Report every line of the material below that contains the string "cell". Give each such line in full.

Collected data
## Begin

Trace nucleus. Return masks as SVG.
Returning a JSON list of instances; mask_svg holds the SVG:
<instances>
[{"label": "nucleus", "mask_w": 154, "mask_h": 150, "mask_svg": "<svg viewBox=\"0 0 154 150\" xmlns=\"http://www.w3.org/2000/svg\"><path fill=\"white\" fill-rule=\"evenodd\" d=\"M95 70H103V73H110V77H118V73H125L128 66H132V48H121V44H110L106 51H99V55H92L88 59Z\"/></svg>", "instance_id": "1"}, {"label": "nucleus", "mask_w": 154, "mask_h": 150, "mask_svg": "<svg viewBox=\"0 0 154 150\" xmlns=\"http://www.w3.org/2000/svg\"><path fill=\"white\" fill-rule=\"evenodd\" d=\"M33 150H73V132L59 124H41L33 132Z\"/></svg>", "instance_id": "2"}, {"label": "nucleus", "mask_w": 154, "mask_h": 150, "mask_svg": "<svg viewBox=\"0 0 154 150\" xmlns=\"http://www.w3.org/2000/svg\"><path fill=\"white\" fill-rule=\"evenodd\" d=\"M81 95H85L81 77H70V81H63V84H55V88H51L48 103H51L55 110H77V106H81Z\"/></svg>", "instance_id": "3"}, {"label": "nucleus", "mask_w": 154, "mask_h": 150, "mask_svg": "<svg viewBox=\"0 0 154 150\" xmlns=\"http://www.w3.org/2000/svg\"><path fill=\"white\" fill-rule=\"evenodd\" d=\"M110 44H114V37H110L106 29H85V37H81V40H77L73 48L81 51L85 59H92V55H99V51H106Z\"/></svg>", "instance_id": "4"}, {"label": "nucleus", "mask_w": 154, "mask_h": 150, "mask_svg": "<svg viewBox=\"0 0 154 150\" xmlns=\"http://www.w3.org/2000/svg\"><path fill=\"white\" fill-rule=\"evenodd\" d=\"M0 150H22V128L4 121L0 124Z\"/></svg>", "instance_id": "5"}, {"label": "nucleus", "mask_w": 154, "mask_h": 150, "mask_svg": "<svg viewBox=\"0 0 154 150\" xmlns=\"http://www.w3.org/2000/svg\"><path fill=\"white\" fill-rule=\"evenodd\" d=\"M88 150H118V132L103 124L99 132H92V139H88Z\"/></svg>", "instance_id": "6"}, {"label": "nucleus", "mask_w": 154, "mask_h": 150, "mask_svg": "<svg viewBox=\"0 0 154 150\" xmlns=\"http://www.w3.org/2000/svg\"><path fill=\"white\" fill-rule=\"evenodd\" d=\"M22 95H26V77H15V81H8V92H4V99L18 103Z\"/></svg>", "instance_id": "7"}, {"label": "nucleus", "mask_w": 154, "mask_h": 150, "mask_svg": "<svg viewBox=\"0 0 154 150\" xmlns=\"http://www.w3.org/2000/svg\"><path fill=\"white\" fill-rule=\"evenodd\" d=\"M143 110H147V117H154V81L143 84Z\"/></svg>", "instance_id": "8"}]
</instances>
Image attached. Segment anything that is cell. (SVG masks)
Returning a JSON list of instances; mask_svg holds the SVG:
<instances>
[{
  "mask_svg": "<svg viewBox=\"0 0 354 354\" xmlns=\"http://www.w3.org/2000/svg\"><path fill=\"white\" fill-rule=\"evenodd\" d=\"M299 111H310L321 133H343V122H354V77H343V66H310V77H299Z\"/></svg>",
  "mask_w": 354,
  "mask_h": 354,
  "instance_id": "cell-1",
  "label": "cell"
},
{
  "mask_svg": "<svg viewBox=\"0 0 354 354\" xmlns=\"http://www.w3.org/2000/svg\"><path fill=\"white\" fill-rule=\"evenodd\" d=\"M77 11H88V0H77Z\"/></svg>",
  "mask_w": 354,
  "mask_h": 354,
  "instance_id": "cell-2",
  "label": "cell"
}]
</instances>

## End

▶ [Answer below]:
Image attached. Segment anything that is cell. (SVG masks)
  "instance_id": "cell-1",
  "label": "cell"
  "instance_id": "cell-2",
  "label": "cell"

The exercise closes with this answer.